<<<<

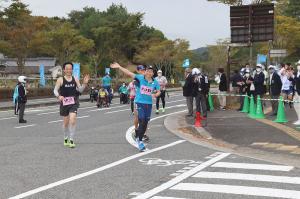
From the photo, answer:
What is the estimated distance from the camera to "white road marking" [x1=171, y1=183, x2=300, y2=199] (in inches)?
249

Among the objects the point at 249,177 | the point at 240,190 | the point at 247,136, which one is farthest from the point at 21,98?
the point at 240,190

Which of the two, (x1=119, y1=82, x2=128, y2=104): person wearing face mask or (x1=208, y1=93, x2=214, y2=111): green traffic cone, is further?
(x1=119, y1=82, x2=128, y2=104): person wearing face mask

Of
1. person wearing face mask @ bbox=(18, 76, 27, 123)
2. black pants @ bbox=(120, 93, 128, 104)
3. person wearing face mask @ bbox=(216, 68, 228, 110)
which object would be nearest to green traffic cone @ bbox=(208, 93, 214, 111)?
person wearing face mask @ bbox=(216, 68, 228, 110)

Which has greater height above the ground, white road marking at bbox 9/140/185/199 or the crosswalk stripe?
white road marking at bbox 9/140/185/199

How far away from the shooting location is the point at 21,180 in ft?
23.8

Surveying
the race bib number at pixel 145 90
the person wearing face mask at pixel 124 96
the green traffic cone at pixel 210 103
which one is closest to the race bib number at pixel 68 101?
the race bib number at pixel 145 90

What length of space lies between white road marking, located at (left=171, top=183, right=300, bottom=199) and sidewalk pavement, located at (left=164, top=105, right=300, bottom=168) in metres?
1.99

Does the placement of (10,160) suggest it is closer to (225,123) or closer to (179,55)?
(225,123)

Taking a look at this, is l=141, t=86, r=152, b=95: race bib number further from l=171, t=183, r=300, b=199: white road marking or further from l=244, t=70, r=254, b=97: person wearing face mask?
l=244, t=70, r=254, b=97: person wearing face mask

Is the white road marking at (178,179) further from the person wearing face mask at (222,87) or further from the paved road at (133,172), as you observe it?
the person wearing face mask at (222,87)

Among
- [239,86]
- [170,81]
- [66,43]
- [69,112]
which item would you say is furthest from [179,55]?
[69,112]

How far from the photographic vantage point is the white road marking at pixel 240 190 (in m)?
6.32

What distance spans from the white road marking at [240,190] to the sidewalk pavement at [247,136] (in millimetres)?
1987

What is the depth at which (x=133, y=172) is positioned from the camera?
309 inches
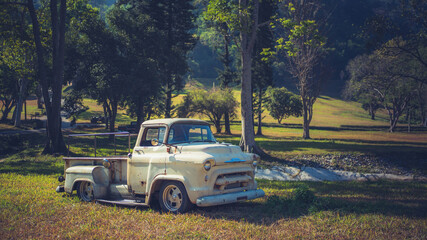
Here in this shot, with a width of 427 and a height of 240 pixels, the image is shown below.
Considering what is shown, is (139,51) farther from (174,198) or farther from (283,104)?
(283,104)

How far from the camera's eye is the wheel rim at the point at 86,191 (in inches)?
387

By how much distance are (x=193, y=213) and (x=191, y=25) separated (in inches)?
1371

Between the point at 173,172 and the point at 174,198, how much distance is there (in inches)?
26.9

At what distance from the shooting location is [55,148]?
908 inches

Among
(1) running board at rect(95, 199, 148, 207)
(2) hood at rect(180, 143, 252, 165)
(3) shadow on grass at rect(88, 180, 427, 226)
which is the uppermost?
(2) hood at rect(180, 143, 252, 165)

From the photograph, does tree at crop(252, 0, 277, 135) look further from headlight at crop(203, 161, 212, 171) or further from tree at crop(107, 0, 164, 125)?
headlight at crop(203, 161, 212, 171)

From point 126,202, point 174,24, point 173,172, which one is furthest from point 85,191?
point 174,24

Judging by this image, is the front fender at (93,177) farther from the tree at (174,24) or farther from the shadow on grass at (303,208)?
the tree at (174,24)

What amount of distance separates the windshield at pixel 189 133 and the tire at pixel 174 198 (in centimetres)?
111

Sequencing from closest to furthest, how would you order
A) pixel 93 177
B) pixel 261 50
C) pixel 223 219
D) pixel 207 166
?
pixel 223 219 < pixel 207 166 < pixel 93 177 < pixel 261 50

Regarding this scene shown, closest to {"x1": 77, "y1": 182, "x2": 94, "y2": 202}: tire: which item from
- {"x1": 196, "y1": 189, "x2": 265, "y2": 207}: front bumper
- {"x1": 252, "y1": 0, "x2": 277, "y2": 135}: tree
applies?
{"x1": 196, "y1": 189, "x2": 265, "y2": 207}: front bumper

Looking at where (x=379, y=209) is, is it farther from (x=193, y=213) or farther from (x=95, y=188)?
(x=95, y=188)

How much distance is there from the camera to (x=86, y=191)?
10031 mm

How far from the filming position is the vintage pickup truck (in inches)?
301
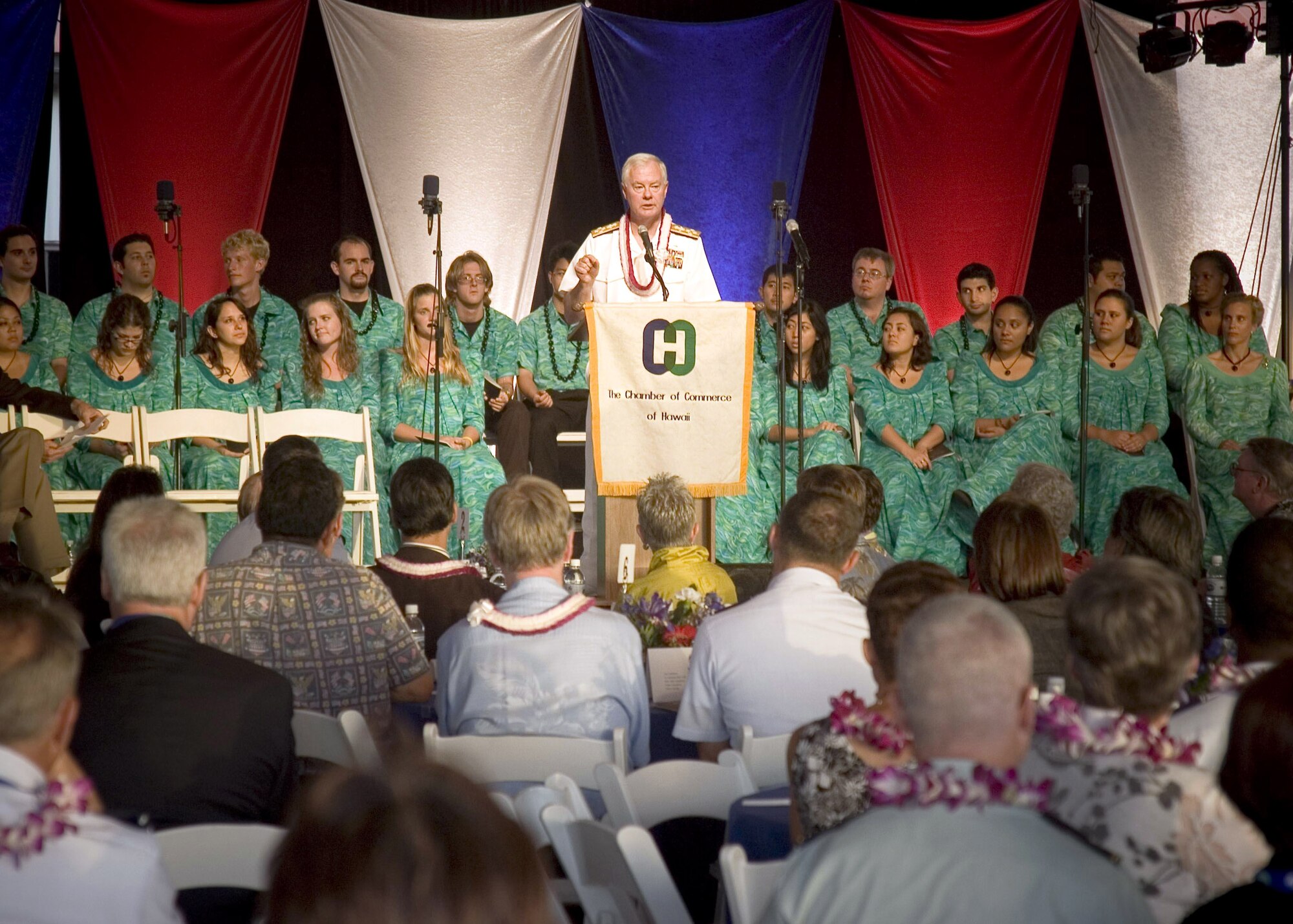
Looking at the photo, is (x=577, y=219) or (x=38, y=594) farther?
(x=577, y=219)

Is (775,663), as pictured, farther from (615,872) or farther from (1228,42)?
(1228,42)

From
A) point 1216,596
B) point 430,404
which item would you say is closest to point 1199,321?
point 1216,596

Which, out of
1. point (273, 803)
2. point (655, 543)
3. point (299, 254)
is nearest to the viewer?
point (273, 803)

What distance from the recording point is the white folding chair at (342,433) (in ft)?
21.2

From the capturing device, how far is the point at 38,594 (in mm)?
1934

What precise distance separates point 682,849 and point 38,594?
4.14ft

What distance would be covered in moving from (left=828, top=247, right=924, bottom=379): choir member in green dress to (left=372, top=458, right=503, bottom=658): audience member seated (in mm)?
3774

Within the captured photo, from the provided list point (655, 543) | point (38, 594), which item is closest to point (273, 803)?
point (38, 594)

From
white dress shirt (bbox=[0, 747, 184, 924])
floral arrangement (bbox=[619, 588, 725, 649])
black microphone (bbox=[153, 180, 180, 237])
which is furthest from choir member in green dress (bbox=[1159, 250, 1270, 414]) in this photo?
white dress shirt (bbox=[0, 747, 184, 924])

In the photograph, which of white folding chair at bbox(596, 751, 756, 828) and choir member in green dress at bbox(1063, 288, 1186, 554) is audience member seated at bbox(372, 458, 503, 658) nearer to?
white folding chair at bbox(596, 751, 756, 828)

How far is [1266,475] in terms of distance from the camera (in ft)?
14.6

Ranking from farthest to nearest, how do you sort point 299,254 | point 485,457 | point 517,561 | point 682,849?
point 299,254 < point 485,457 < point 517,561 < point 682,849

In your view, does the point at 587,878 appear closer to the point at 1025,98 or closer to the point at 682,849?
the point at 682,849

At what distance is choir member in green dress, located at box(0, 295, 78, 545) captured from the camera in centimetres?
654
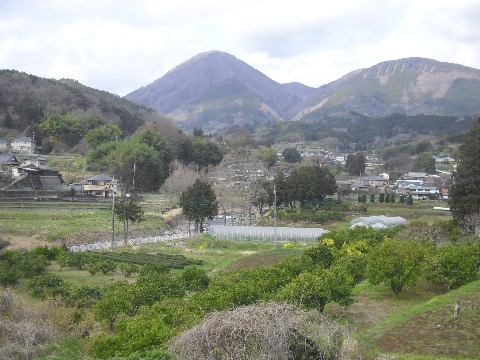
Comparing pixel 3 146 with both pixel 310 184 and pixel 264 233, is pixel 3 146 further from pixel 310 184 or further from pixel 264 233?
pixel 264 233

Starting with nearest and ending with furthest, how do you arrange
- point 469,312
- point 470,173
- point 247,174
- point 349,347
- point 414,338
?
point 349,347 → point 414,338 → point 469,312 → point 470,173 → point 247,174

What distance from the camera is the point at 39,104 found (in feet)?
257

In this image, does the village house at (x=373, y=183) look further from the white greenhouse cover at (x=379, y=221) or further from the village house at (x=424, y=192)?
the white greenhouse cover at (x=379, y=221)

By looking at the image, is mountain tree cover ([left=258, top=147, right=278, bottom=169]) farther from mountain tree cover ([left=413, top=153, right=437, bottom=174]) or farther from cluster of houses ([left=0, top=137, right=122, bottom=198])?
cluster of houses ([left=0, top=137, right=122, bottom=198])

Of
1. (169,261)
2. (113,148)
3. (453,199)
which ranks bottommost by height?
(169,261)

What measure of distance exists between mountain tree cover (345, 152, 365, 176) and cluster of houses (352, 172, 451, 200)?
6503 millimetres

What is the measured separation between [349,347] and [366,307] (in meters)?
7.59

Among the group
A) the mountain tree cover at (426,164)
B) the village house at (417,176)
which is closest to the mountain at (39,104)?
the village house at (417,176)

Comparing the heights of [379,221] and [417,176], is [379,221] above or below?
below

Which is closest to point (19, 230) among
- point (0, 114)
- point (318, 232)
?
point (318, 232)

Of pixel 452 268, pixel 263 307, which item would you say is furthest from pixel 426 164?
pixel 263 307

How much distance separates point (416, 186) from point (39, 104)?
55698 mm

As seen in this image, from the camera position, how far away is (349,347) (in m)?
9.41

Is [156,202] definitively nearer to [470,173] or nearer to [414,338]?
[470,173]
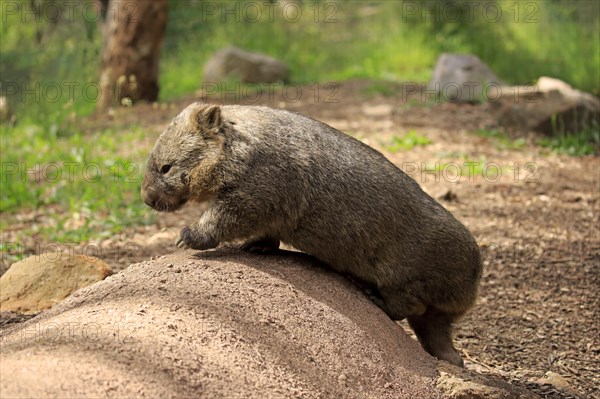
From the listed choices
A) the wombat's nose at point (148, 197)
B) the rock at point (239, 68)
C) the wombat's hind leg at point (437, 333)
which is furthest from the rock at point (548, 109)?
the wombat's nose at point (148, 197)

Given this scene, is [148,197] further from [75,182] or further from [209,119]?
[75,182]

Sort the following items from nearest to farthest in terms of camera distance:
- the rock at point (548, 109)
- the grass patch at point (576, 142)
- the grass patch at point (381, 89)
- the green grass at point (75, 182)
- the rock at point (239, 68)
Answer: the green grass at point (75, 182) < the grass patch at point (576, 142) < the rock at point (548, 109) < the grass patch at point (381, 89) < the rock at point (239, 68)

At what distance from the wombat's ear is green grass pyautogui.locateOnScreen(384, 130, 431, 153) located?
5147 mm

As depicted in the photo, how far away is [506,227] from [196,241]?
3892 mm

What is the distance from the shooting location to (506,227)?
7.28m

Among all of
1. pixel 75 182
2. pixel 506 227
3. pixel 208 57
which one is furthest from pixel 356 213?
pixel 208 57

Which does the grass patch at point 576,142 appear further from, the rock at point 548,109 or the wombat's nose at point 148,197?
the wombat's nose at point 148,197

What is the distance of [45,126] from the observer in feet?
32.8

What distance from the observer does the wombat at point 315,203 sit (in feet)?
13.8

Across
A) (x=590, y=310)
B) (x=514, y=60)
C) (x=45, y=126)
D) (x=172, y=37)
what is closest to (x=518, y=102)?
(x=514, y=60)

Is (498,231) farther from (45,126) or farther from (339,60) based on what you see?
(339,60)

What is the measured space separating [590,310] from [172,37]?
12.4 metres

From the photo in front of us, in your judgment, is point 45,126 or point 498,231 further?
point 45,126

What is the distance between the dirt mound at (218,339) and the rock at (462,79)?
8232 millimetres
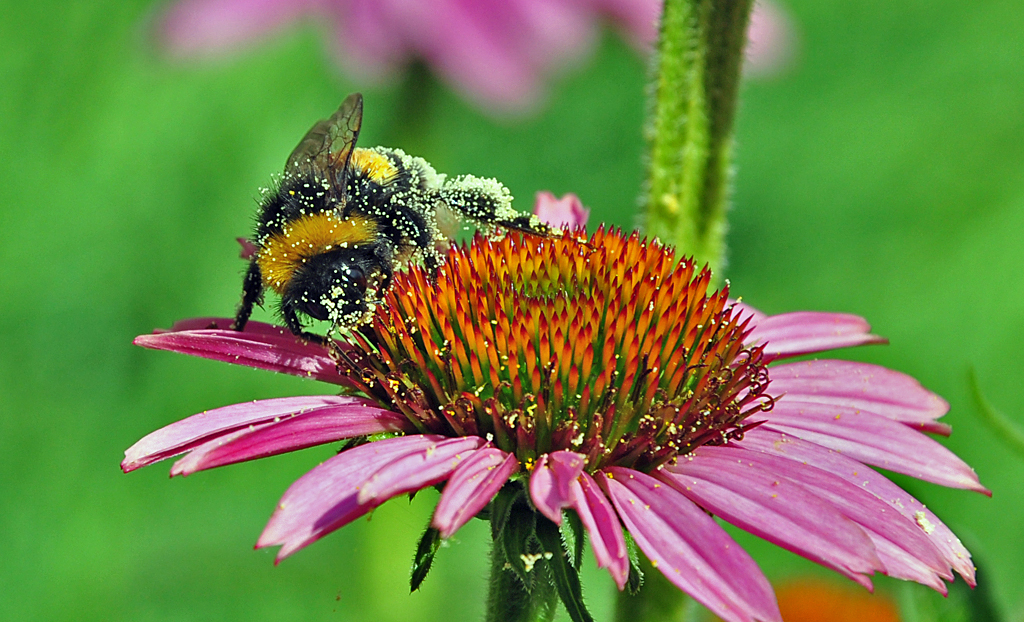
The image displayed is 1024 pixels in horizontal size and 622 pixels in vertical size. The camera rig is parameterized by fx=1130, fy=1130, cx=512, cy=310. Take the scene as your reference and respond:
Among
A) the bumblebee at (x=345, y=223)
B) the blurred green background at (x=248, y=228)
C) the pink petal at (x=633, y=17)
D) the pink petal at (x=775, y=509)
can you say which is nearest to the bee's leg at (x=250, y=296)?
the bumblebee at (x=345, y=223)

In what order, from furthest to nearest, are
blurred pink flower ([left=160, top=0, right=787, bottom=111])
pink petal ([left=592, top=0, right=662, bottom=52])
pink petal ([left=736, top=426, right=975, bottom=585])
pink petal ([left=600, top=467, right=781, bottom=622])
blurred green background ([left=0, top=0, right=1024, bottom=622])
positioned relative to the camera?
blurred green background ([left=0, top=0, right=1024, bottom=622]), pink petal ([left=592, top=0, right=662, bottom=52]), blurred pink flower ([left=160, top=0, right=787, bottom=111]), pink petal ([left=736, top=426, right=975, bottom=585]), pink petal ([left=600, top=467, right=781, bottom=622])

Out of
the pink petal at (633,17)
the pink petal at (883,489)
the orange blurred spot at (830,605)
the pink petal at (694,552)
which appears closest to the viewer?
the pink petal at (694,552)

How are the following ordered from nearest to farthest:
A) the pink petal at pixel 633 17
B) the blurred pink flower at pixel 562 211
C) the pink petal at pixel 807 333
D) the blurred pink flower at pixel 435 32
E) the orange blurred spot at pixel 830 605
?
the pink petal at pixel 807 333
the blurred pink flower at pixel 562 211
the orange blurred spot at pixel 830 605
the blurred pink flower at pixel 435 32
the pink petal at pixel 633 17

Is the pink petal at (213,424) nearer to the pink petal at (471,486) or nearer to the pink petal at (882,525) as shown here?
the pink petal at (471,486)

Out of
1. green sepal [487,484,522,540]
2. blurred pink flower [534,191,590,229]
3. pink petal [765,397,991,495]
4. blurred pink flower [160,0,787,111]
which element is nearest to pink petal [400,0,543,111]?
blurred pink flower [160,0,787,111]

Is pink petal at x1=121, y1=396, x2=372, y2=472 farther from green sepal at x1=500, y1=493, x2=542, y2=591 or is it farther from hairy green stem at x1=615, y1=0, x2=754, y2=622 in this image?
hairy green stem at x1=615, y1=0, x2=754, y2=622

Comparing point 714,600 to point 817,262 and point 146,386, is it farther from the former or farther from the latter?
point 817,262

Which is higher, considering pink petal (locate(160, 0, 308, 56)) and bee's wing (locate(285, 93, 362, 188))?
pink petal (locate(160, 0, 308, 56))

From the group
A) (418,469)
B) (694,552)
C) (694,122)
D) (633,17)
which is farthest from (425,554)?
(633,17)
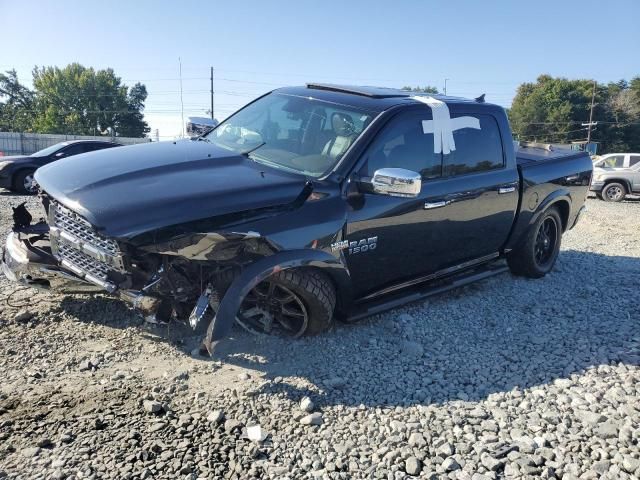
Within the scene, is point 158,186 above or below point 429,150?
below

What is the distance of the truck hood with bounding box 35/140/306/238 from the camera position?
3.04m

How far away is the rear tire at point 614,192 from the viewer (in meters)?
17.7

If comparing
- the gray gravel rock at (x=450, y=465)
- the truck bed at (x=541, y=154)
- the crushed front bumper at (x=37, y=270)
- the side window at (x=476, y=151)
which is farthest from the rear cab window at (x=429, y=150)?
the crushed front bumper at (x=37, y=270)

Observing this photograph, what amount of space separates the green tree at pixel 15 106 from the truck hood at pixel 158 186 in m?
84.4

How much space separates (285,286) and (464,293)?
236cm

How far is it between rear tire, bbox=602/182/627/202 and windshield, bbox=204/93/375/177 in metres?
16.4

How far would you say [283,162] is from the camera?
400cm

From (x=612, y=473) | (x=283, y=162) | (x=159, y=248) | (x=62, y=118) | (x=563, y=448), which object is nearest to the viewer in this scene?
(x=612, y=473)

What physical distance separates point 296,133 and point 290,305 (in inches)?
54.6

>>>>

Please rewrite the records from the line with "Is (498,231) farther" to the line with "8232 millimetres", both included, as a Markdown table with the columns "Row" and "Entry". Number each line in "Row", put its text in "Entry", and leave out blank lines.

| Row | Entry |
|---|---|
| 1 | Is (498,231) farther from (45,126) or farther from (339,60) based on what you see? |
| 2 | (339,60) |
| 3 | What is the measured space separating [590,310] from [172,37]? |
| 4 | 12.4 metres |
| 5 | From the photo in front of us, in your judgment, is point 45,126 or point 498,231 further? |
| 6 | point 45,126 |
| 7 | What is the distance between the dirt mound at (218,339) and the rock at (462,79)? |
| 8 | 8232 millimetres |